Maybe it was my younger pallet, but "original Coors" was a fuller bodied beer. I'v brewed a few Czech style lagers and would like to find a good recipe for original Coors .
Any experts want to guess what are the likely hops used in the brewery back in the 70's and your best guess on a lager yeast that would be close?
By 'original Coors', I assume you mean from the 1970s, as opposed to the 1870s (when the brewery was founded)? Even going back only forty years, that's a long time to be guessing at these things, without some sort of documentation.
For hops, we can rule out anything newer than the 1960s - we know, for example, that when Cascade was first introduced in 1973, the only brewery that was willing to use them was New Albion, because all the others were using established strains (this is based on
Jack MacAulliffe's own recollections on the subject, and there's little reason to think he was wrong). So, probably one of the noble German hops, at least by ancestry, though some of the early US strains such as Crystal are a possibility. I never knew the Coors of that era, myself, but if I had to guess it would be some Hallertau derivative.

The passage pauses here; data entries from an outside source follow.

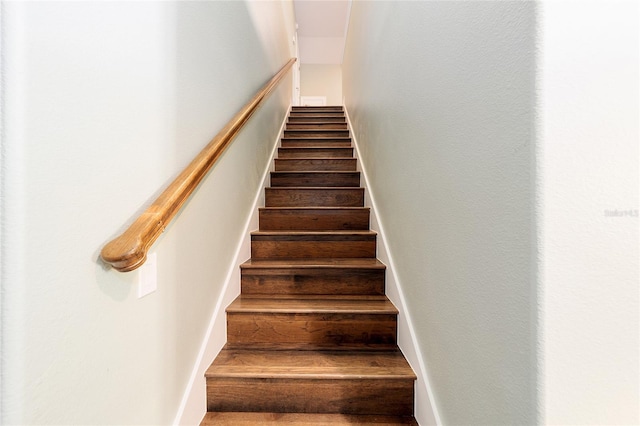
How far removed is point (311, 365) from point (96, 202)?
954 mm

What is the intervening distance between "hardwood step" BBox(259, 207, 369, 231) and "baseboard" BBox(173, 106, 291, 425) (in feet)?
0.68

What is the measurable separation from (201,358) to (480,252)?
1.04m

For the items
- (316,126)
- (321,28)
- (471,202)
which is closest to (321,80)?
(321,28)

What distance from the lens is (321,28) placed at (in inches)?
216

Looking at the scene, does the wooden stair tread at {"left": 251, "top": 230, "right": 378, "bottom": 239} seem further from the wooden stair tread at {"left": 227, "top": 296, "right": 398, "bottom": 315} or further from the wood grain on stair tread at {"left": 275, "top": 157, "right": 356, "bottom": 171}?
Result: the wood grain on stair tread at {"left": 275, "top": 157, "right": 356, "bottom": 171}

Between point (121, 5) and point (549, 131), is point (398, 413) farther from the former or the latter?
point (121, 5)

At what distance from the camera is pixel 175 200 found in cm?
80

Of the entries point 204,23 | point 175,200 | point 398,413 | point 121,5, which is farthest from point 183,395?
point 204,23

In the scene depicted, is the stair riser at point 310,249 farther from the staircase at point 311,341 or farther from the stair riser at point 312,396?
the stair riser at point 312,396

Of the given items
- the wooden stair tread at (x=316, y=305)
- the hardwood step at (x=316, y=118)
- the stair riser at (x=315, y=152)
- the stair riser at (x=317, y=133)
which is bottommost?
the wooden stair tread at (x=316, y=305)

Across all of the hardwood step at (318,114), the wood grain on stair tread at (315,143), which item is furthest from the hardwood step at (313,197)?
the hardwood step at (318,114)

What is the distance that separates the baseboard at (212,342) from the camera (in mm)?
1000

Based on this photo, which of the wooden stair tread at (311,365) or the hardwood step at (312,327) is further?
the hardwood step at (312,327)

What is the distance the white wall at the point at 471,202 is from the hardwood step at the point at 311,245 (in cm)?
50
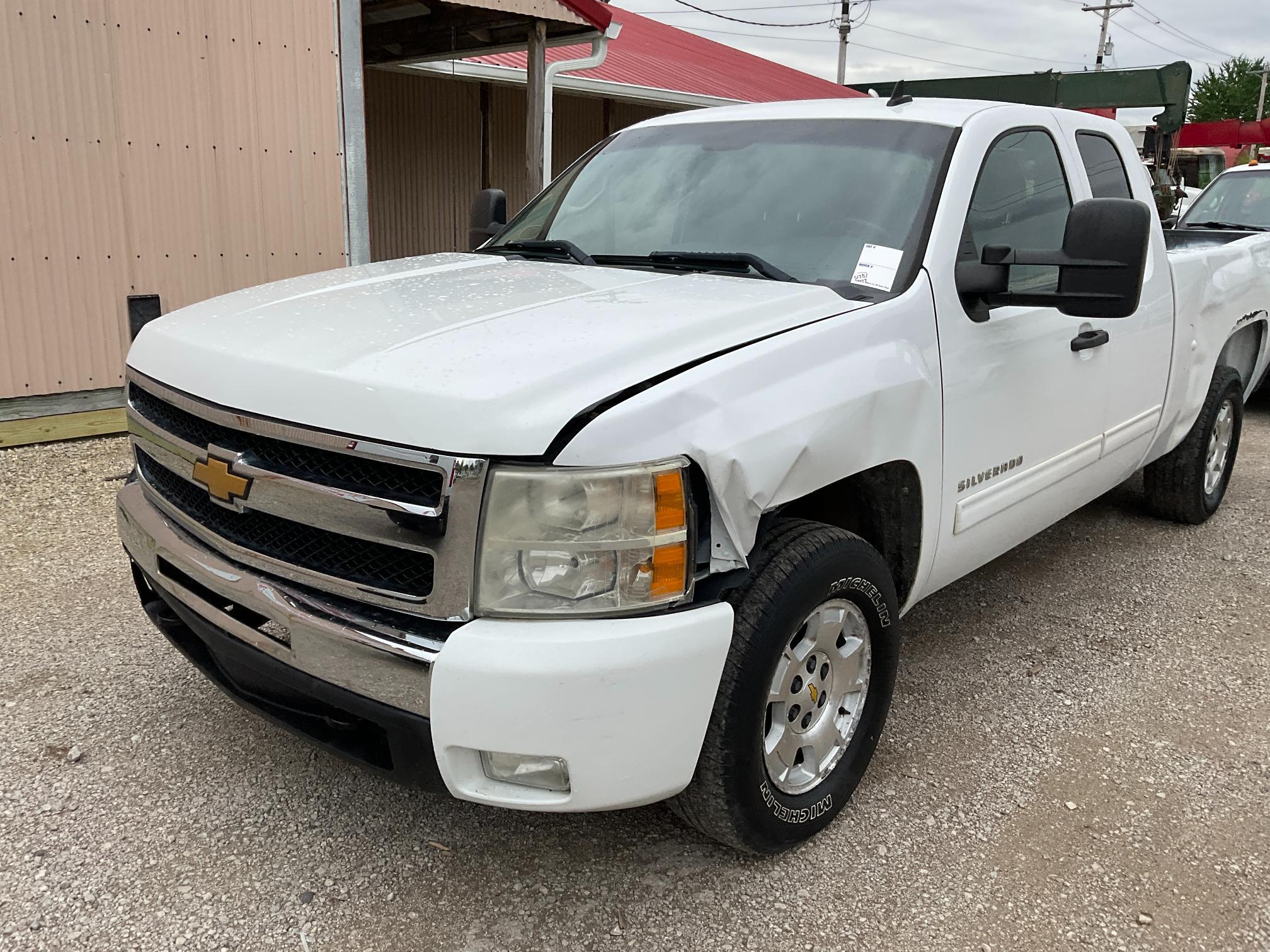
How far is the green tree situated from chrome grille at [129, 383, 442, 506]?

The yeast is likely to be even more elusive; assuming it hasn't been lost to history entirely, it is probable that the only source for that strain would be Coors themselves, and they are notoriously uncooperative. Commercial breweries are generally very protective of their in-house yeasts, and the ones which are used by homebrewers are generally far removed from those the Big Boys play with. Ironically, the closest match maybe be
Cry Havoc, which is allegedly based on a lager strain smuggled out of an
Anheuser-Busch brewery some three decades ago. I would experiment a bit with relatively clean, malt-forward lager yeasts until you find something you feel is close.